**TASK TO COMPLETE:** Beneath this sentence is a listing. Return its lines from the one containing "Given the picture, is" through the last, exactly, and omit the pictures.

Saved entries:
===
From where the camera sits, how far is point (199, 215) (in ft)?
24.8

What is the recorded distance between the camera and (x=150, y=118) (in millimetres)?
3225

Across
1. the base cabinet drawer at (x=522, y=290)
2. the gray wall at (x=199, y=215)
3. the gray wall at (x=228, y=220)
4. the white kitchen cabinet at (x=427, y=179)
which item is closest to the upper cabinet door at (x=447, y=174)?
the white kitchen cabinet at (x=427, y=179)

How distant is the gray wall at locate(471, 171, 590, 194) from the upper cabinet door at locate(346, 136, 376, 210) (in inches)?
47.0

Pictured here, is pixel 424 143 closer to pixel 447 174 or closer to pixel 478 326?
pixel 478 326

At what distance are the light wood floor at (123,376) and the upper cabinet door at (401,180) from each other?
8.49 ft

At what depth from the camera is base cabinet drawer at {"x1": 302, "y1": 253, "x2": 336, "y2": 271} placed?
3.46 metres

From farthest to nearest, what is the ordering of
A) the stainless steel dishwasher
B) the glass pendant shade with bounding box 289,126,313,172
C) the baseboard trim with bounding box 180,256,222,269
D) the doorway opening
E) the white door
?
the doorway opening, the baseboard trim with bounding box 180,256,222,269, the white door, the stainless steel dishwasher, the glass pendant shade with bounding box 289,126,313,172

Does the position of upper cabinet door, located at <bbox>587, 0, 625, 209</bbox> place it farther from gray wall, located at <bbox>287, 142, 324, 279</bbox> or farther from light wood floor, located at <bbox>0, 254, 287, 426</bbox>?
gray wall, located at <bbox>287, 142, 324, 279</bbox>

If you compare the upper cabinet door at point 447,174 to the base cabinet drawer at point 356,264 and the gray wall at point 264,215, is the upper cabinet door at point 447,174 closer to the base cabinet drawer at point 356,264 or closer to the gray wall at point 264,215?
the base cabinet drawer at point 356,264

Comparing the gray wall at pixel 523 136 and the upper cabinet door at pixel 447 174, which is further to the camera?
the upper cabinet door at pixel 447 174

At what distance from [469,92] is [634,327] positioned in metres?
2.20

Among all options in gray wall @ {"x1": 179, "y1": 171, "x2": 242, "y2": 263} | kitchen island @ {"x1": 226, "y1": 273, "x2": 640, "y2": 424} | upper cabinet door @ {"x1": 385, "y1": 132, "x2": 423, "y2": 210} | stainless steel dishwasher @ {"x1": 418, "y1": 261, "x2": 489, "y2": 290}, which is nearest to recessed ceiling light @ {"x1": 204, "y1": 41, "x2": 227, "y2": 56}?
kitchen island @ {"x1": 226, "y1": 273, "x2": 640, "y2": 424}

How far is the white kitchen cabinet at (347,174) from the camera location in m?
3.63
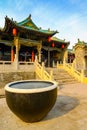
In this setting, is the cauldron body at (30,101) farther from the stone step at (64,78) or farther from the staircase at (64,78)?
the stone step at (64,78)

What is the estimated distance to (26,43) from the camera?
16.7 metres

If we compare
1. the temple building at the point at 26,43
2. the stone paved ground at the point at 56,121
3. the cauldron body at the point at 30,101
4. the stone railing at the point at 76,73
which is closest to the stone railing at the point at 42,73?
the temple building at the point at 26,43

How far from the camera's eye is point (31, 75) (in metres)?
13.5

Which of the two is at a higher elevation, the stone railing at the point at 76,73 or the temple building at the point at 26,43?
the temple building at the point at 26,43

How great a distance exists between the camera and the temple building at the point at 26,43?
15.2 metres

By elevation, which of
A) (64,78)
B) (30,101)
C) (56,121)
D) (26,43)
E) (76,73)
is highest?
(26,43)

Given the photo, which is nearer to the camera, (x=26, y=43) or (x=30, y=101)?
(x=30, y=101)

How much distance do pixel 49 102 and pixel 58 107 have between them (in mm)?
1754

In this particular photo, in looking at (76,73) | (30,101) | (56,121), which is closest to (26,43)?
(76,73)

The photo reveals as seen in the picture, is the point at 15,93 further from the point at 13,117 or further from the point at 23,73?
the point at 23,73

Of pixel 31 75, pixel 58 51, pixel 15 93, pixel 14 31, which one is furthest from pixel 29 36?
pixel 15 93

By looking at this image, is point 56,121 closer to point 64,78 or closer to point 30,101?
point 30,101

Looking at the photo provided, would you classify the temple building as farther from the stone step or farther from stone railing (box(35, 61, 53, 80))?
the stone step

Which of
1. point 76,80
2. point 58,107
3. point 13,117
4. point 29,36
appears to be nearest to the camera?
point 13,117
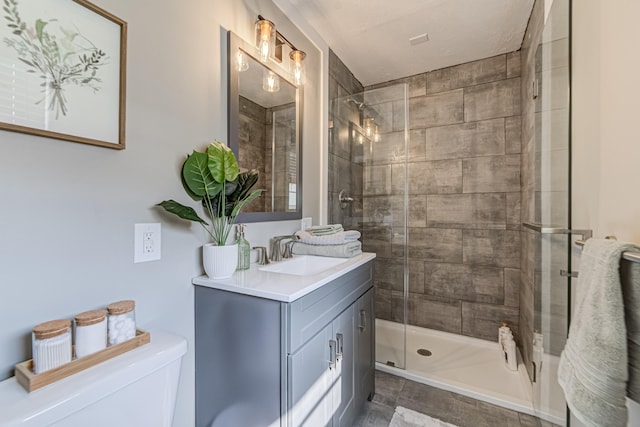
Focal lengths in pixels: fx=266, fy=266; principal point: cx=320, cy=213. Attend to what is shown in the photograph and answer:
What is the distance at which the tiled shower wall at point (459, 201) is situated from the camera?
2318 mm

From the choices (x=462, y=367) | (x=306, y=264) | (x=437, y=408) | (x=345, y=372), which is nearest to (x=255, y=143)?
(x=306, y=264)

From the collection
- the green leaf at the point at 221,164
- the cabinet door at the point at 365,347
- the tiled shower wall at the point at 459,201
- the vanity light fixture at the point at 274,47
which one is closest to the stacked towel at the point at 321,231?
the cabinet door at the point at 365,347

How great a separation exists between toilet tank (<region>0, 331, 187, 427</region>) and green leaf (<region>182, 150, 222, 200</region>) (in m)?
0.54

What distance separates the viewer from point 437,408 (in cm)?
167

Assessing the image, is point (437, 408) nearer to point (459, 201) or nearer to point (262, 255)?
point (262, 255)

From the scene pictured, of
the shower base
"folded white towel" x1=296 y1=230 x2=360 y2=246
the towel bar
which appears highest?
the towel bar

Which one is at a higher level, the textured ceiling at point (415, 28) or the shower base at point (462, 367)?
the textured ceiling at point (415, 28)

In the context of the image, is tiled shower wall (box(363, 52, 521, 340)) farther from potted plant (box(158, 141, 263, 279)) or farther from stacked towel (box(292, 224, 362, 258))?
potted plant (box(158, 141, 263, 279))

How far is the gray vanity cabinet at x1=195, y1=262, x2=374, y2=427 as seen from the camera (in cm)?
94

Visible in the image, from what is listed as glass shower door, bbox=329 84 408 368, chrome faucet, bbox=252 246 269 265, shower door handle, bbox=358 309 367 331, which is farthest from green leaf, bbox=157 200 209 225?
glass shower door, bbox=329 84 408 368

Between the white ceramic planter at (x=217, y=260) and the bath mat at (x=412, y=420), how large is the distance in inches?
52.7

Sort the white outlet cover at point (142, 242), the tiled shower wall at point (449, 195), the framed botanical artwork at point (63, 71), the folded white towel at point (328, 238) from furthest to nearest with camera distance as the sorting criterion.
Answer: the tiled shower wall at point (449, 195), the folded white towel at point (328, 238), the white outlet cover at point (142, 242), the framed botanical artwork at point (63, 71)

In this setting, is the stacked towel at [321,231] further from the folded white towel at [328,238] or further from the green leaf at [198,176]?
the green leaf at [198,176]

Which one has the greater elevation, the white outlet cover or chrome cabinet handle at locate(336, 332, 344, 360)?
the white outlet cover
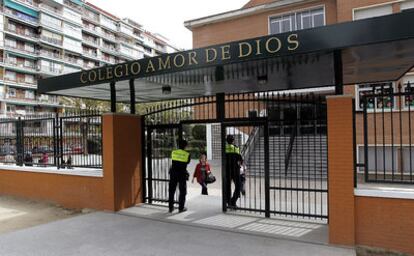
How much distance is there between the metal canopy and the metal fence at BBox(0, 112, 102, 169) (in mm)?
961

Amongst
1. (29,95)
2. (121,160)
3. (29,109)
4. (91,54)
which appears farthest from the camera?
(91,54)

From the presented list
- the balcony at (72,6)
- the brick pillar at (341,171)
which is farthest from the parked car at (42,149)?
the balcony at (72,6)

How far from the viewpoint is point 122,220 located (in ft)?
25.9

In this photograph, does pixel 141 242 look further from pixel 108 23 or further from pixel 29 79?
pixel 108 23

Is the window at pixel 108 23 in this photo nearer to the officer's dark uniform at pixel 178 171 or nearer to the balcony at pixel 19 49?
the balcony at pixel 19 49

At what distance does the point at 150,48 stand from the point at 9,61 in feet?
158

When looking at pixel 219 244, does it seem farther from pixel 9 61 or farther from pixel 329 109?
pixel 9 61

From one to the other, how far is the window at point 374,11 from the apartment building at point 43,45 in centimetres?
4513

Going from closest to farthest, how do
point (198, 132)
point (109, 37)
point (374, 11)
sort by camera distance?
point (374, 11)
point (198, 132)
point (109, 37)

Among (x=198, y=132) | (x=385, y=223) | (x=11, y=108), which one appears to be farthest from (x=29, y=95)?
(x=385, y=223)

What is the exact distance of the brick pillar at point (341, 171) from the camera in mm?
5848

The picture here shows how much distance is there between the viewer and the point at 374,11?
18.6 metres

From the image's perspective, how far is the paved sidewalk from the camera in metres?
5.79

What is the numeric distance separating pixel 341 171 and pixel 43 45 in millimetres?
58971
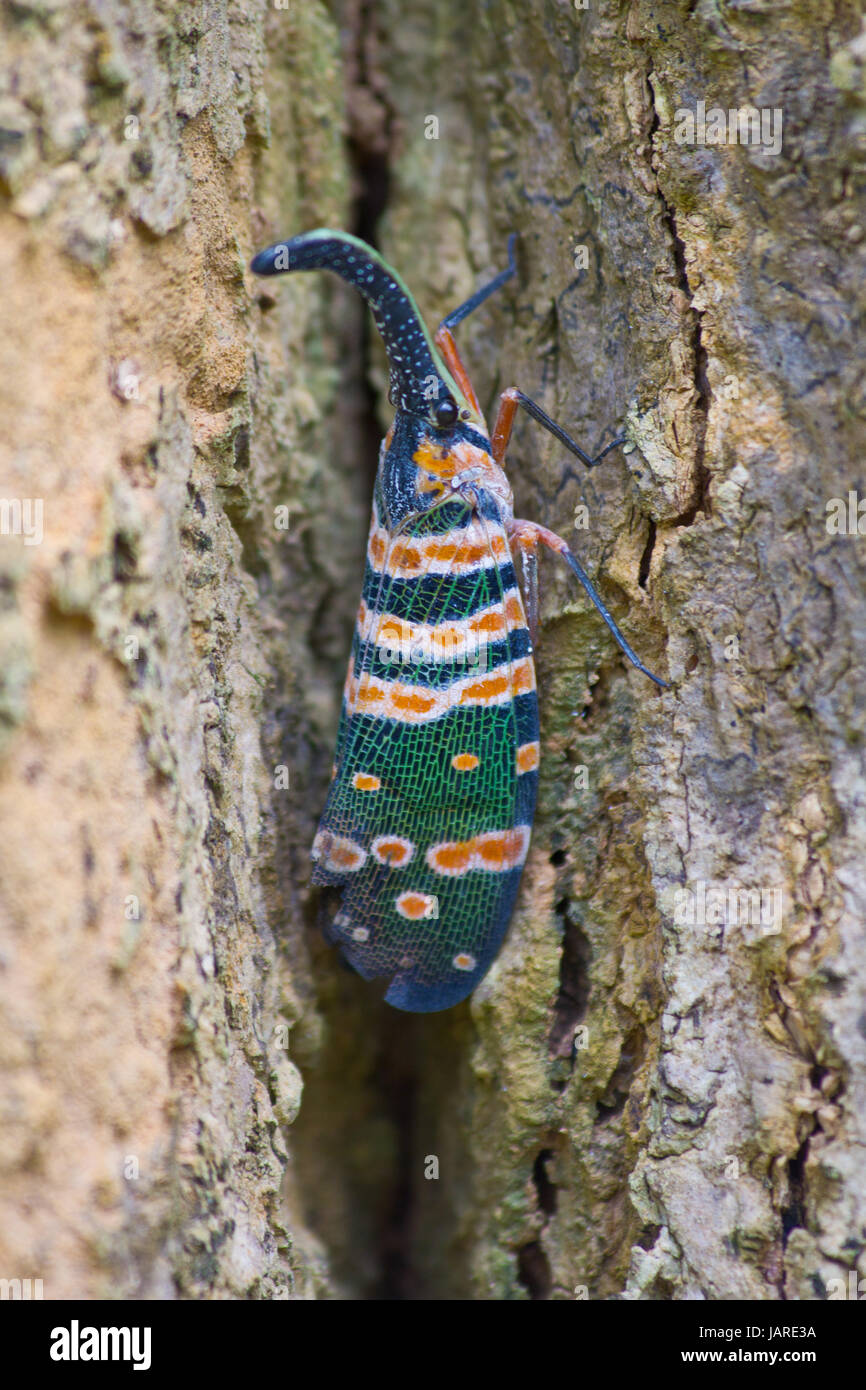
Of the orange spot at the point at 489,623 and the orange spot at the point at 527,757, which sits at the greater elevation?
the orange spot at the point at 489,623

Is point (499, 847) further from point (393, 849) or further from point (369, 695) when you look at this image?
point (369, 695)

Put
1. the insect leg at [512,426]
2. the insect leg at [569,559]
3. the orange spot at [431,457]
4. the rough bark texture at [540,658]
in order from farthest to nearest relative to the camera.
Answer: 1. the orange spot at [431,457]
2. the insect leg at [512,426]
3. the insect leg at [569,559]
4. the rough bark texture at [540,658]

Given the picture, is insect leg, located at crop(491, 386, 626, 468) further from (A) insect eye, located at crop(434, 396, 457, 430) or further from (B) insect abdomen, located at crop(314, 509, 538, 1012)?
(B) insect abdomen, located at crop(314, 509, 538, 1012)

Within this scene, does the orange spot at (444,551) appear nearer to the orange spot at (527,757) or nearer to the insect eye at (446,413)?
the insect eye at (446,413)

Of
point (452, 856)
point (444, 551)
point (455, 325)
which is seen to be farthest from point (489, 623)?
point (455, 325)

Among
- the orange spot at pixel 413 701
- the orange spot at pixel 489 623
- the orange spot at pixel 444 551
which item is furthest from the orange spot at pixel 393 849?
the orange spot at pixel 444 551

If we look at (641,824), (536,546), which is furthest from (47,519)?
(641,824)

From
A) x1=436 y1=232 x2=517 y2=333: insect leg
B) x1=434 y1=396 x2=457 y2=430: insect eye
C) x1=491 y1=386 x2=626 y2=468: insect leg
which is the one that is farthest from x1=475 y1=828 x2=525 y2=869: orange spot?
x1=436 y1=232 x2=517 y2=333: insect leg
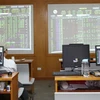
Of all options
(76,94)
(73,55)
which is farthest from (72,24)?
(76,94)

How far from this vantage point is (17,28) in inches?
311

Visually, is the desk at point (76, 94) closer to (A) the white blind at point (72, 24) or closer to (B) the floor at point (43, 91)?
(B) the floor at point (43, 91)

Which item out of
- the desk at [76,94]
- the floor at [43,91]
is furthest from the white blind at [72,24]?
the desk at [76,94]

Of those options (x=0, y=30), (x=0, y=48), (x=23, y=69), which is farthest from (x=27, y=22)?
(x=0, y=48)

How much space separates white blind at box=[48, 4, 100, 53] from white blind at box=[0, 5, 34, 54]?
67cm

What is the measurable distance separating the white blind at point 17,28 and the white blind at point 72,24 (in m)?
0.67

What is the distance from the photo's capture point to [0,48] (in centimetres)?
391

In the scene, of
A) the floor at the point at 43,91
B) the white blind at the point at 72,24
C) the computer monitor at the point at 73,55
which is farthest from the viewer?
the white blind at the point at 72,24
===
**TASK RESULT:**
Given the picture, is insect leg, located at crop(491, 386, 626, 468) further from (A) insect eye, located at crop(434, 396, 457, 430) or further from (B) insect abdomen, located at crop(314, 509, 538, 1012)?
(B) insect abdomen, located at crop(314, 509, 538, 1012)

Within this scene, does the orange spot at (444,551) appear nearer to the orange spot at (527,757) or nearer to the insect eye at (446,413)?
the insect eye at (446,413)

Of
point (452, 856)
point (444, 551)
point (455, 325)
which is seen to be farthest from point (489, 623)?
point (455, 325)

Among
- the orange spot at pixel 413 701
- the orange spot at pixel 489 623
- the orange spot at pixel 444 551
which item is furthest from the orange spot at pixel 393 849?
the orange spot at pixel 444 551

If we look at (641,824), (536,546), which is furthest from (47,519)?
(641,824)

From
A) x1=436 y1=232 x2=517 y2=333: insect leg
B) x1=434 y1=396 x2=457 y2=430: insect eye
C) x1=491 y1=386 x2=626 y2=468: insect leg
which is the one that is farthest from x1=475 y1=828 x2=525 y2=869: orange spot?
x1=436 y1=232 x2=517 y2=333: insect leg
Of all options
(76,94)
(73,55)
which is farthest from (72,24)?
(76,94)

How far from this vantage point is (17,28) in inches?
311

Visually, is the desk at point (76, 94) closer to (A) the white blind at point (72, 24) or closer to (B) the floor at point (43, 91)?
(B) the floor at point (43, 91)

Which item out of
- the desk at [76,94]
- the floor at [43,91]
is furthest from the white blind at [72,24]?
the desk at [76,94]

Of those options (x=0, y=30), (x=0, y=48), (x=23, y=69), which is farthest from (x=27, y=22)?
(x=0, y=48)

How much space separates white blind at box=[48, 4, 100, 53] from white blind at box=[0, 5, 34, 54]?
67cm

What is the measurable distance separating the white blind at point 17,28 and the white blind at point 72,24 (in m)?
0.67

What is the distance from the photo's capture point to [0,48] (in centimetres)?
391

In the scene, of
A) the floor at the point at 43,91
B) the white blind at the point at 72,24
C) the computer monitor at the point at 73,55
which is farthest from the viewer?
the white blind at the point at 72,24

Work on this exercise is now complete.